2. Mendelian inherited intestinal disorders: This more recent axis of research is currently supported by an Advanced ERC grant and has two complementary goals: - to take advantage of monogenic diseases to identify non redundant mechanisms indispensable to sustain the human gut barrier; 2- to set up a diagnosis platform and improve the care of these rare but life-threatening diseases. Patients are studied in collaboration with clinicians in France (Immunobiota protocol) and in Europe (GENIUS network). The molecular defect is searched for by combining phenotype-based functional analyses, custom made targeted gene panel sequencing and whole exome sequencing. . Novel mutations in the IL-10 receptor causing very early onset colitis have been found, including one with a founder effect as well as mutations in MALT1 as a cause of autoimmune enteropathy combined with severe immunodeficiency. Biallelic mutations in the epithelial NADPH oxidase DUOX2 and in the intestinal alkaline phosphatase have been identified as novel genetic causes cause of early onset colitis. Several novel candidate genes are under study and highlight the cooperative role of the epithelial or the hematopoietic components of the gut barrier in intestinal homeostasis. In parallel to this work, an H2020 program coordinated by F. Ruemmele aims at assessing and improving therapy of pediatric inflammatory bowel diseases.
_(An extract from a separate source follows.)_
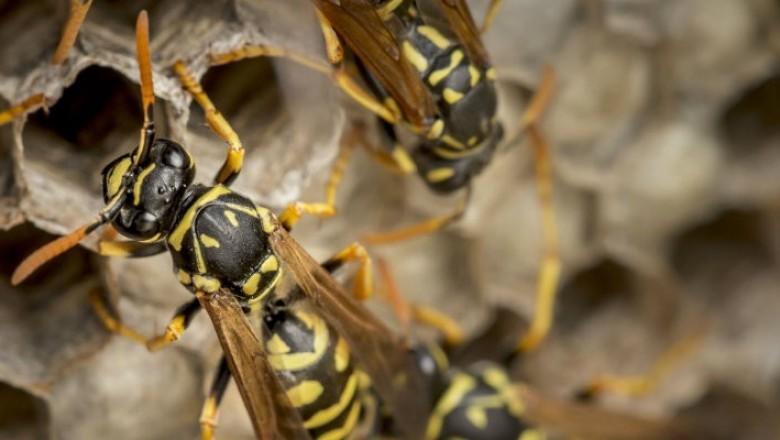 norfolk builder discovers giant wasps nest wisetradesmen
2- Host-microbiota cross-talk and development of the intestinal barrier 

The gut microbiota has emerged as a key determinant in health and disease. One outstanding challenge is now to identify which members of the microbiota are indispensable to promote host fitness and to delineate their mechanisms of action. Based on analyses led in gnotobiotic mice, we have demonstrated that Segmented Filamentous Bacterium (SFB) is indispensable to drive the post-natal maturation of the mouse gut immune barrier. SFB is notably a potent inducer of secondary and tertiary gut lymphoid tissue. It strongly stimulates IgA secretion and intestinal T cells and, most strikingly, is indispensable to launch gut homeostatic TH17 responses. Unlike other commensals, which typically reside in the intestinal lumen and have limited access to the intestinal surface, SFB is unique in that it intimately attaches to ileal epithelial cells. This attachment is species-specific, suggesting a co-evolutionary symbiosis between SFB and its many vertebrate hosts. Based on the hypothesis that SFB growth requires direct contact with live epithelial cells, we have developed a method for in vitro culture of SFB, which allows to recapitulate its very characteristic life and to induce a transcriptomic epithelial response similar to that observed in vivo. Thus, attachment allows SFB access to host resources indispensable for its growth. Conversely, colonization of SFB does not lead to pathology but induces as yet poorly defined signals, which stimulate innate and adaptive immunity. Our goals are now to Identify the mechanisms of SFB stimulation at the cellular and molecular levels, to define whether SFB is part of the human microbiota and if so, to define its impact on the intestinal immune barrier in health and diseases with the long term goal to develop SFB into a probiotic and or a vaccinal platform.